Day 3: Bricks and Stones - Stone

So I'm starting this blog on Day 3 of the scenic painting class due to the fact that for the first few days we were focusing on our basics and learning about the nature of the paints themselves. After finishing our crash course in the basics (sponge on/off, wet blend, priming, wood blocking, ombre), we're ready to tackle some more advanced techniques. For this stage of the process we started with a 4'x8' sheet of masonite taped in half and lay down a coat of primer, followed by a coat of grout grey.

As the grout color was drying, we took a medallion example and drew it out onto a piece of brown paper. The drawing was then punctured by a pounce wheel for us to use a charcoal pounce for a direct transfer onto a dedicated 1'x1' square in the center of our stone wall. The circles were accomplished with a pair of compasses, then the floral patterns were sketched in by hand. If you look closely, you can see where I treated the drawing like cartography, drawing several lines to map out each quadrant of the pattern before inking the hard-to-read pieces with sharpie. You can see how the medallion will fit into the stone in the photos below.

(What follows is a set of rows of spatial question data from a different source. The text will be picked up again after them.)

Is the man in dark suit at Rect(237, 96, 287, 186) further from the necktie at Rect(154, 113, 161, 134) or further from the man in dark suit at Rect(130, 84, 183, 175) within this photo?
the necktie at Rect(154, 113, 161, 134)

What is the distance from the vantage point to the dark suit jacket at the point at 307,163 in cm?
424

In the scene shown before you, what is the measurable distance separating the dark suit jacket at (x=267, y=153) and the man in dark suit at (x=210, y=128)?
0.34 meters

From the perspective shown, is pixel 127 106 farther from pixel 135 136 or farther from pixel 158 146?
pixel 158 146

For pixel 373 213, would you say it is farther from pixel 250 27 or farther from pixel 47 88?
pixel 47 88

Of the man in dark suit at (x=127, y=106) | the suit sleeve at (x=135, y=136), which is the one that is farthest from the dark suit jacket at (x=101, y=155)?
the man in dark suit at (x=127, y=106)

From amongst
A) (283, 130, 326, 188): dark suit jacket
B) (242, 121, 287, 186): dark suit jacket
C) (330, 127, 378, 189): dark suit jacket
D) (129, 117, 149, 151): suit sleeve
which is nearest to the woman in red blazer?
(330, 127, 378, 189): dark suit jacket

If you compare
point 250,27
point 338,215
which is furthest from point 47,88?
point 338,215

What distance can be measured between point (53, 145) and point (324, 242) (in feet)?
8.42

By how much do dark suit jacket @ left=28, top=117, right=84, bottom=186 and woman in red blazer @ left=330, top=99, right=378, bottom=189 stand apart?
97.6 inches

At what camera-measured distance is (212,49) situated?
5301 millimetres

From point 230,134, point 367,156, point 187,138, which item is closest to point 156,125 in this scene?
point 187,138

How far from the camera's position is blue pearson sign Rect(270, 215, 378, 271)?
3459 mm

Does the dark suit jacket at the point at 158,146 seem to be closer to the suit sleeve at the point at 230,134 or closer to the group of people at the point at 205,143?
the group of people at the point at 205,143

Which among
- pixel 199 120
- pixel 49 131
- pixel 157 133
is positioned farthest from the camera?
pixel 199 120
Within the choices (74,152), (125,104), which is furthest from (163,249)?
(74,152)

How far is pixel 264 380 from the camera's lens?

Once the "grout" was dry we took lengths of 1/2" painter's tape to mask the outline of our stone pattern, leaving a square in the middle. The medallion will eventually be pounced onto the square, but not until we've completed the rest of our base stone textures and are ready to put on the last touches. Below you can see how the pattern will turn out and get a rough idea of what the finished layout will look like. The third and fourth photographs below are examples of the next step. The base stone color was painted on over all the tape then sponged off for a weathered texture. At this point it was time to lay the piece out in front of the fans and focus on learning how to make the brick texture.




Tuesday, January 5, 2016

Before Photos!

This post is just for you to see what we started working with and as a reference for later on! It's not much at all, just our starting point.